Baghdad's Haifa street has long been a flash point in the conflict. There has been a new surge of activity on Haifa street which features centrally in the new US military push in Baghdad. The BBC article about the Haifa street area, "Central Baghdad's Mean Streets", is worth reading. It highlights the degree to which conflict violence varies by location within an overall urban conflict environment. Saddam Hussein erected many high-rise apartments on Haifa street and packed them with his supporters. Anti-coalition forces often hide in or behind these tall structures and fire on coalition forces. Coalition forces navigate through Haifa street and the labyrinth of streets behind it at great peril.

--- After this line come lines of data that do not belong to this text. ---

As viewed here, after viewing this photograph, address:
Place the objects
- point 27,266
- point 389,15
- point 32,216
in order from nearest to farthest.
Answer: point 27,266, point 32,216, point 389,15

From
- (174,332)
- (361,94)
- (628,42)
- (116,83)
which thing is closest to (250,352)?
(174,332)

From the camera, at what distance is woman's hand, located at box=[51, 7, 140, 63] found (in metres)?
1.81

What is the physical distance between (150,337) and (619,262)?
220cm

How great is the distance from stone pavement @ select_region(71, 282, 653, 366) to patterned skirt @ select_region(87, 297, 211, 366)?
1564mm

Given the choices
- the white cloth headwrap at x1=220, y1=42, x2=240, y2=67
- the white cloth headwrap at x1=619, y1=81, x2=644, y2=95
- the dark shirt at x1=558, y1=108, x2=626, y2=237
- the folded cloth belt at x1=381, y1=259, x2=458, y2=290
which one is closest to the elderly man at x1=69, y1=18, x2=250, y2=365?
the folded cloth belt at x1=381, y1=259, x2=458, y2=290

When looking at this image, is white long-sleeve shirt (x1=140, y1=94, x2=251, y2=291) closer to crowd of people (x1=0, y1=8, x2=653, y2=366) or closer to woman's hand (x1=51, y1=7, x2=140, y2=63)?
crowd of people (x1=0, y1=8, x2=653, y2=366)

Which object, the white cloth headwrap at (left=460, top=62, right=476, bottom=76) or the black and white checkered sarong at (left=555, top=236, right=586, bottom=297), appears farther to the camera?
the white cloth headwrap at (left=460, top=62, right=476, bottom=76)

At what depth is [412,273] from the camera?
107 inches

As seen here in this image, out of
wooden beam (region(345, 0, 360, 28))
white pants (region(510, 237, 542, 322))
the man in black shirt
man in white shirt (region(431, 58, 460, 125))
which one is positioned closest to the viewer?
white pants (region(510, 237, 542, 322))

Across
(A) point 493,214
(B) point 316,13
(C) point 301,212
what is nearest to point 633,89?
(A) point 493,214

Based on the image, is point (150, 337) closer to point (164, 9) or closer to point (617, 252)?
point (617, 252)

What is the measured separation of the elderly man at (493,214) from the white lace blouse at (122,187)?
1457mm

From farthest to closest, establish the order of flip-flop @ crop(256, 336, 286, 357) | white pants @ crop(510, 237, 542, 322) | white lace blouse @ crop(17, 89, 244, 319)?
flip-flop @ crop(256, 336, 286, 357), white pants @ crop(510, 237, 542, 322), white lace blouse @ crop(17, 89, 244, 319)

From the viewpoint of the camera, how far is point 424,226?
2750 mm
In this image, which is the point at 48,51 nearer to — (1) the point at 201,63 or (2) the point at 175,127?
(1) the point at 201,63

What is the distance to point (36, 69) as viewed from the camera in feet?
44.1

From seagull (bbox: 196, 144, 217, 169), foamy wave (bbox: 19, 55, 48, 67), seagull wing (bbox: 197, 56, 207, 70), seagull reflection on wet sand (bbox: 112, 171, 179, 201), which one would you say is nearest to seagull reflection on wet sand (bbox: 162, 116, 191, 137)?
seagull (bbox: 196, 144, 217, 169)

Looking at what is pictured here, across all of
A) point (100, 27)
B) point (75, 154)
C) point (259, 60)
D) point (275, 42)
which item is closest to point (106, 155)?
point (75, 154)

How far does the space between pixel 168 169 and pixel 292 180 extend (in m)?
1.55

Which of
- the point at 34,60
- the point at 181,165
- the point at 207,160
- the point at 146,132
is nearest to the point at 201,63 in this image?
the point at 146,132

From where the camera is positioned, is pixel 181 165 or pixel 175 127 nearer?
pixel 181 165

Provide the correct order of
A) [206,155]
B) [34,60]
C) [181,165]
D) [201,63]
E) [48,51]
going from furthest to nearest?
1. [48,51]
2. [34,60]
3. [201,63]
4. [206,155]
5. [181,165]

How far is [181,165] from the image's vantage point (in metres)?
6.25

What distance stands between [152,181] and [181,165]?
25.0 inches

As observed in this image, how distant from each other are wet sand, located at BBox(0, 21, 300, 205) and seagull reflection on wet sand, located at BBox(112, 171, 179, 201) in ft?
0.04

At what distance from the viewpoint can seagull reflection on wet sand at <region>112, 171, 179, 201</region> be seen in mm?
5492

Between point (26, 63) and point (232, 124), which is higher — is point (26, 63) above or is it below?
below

The spatial pattern of violence in on and around Haifa street has to reflect the characteristics of the terrain. As we have demonstrated on the urban homicide page, two streets can be quite close together and yet face very different violence risks. Any sampling scheme that relies on homogeneity in the danger levels of streets with varying underlying characteristics will be exposed to bias.

This heart-rending New York Times article, Bombs Lasting Toll: Lost Laughter and Broken Lives, tells of 34 children who were killed by a suicide bomber in Baghdad. This is the only story we know of that provides a street map (enlargeable) pinpointing the precise location of a conflict event (registration on the New York Times web site is required). We emphasize the following points.

1. The explosion was on a residential cross street to a main street.

2. The bomber appears to have been drawn to a convoy of American Humvees parked at the end of the street.

3. American soldiers do not travel very far from such streets.

4. The children killed were all very local, just outside their homes.

5. Note, however, that it is still unusual in the Iraq conflict to have so many child victims. But, alarmingly, even this may be changing for the worse: Pupils Killed as Iraq Schools Hit.

BBC photo essay on the Baghdad suburb of Shoula

This is well worth reading and viewing. We highlight some notable features. The nine pictures contain, by our count, twenty four adult males, zero females and zero children. The adult males are shown at a local shop, patrolling the neighborhood, guarding a local mosque, relaxing at a local cafe and having a street barbecue.It is easy to understand why adult males are more exposed to violence than are women and children who seem to be tucked away, surely not in full safety but less exposed than the men are. There is also no suggestion that any of these suburbanites range over much territory beyond their local neighborhood. One resident is quoted as saying he only moves between his house and the local mosque; everywhere else is too dangerous. The men know that gathering in the local cafe is risky, e.g., from car bombs, but they want to relax so they congregate anyway.

To summarize:

1. The main risks faced by the residents of Shoula seem to be the local risks. Men only circulate to a limited extend and women and children seem to hardly circulate at all..

2. Even though the men stay near to home they face elevated risks since they patrol, guard, relax on the street and gather together in cafes. Thus, even though risks are close to home adult males are still more in the line of fire than are women and children.

Guardian article: "Tea and kidnapping - behind the lines of a civil war

Half of the article is about life on a cross street to a main street in a Sunni neighborhood of Baghdad that is a focal point of violence:

"There is little unusual about the double-lane street with its small walled-villas and trees. It stretches almost a mile through this middle-class neighborhood in the north of Baghdad, connecting a highway that separates a Shia area from Husham's Sunni one to a riverbank road."

This street has been attacked repeatedly in recent weeks by Shiite "death squads" and "commandos" with " regular street skirmishes" and "exchanges of mortar fire." Husham, a young unemployed male, says that his vigilante group has "50 men on this street" and that he has not left the neighborhood for four months: "If I cross that highway, I am dead." Some people do cross the highway such as Husham's two cousins who were killed on a bus into central Baghdad. Nevertheless, he stays near home along with, presumably, the local women and children who, again, seem invisible in this article.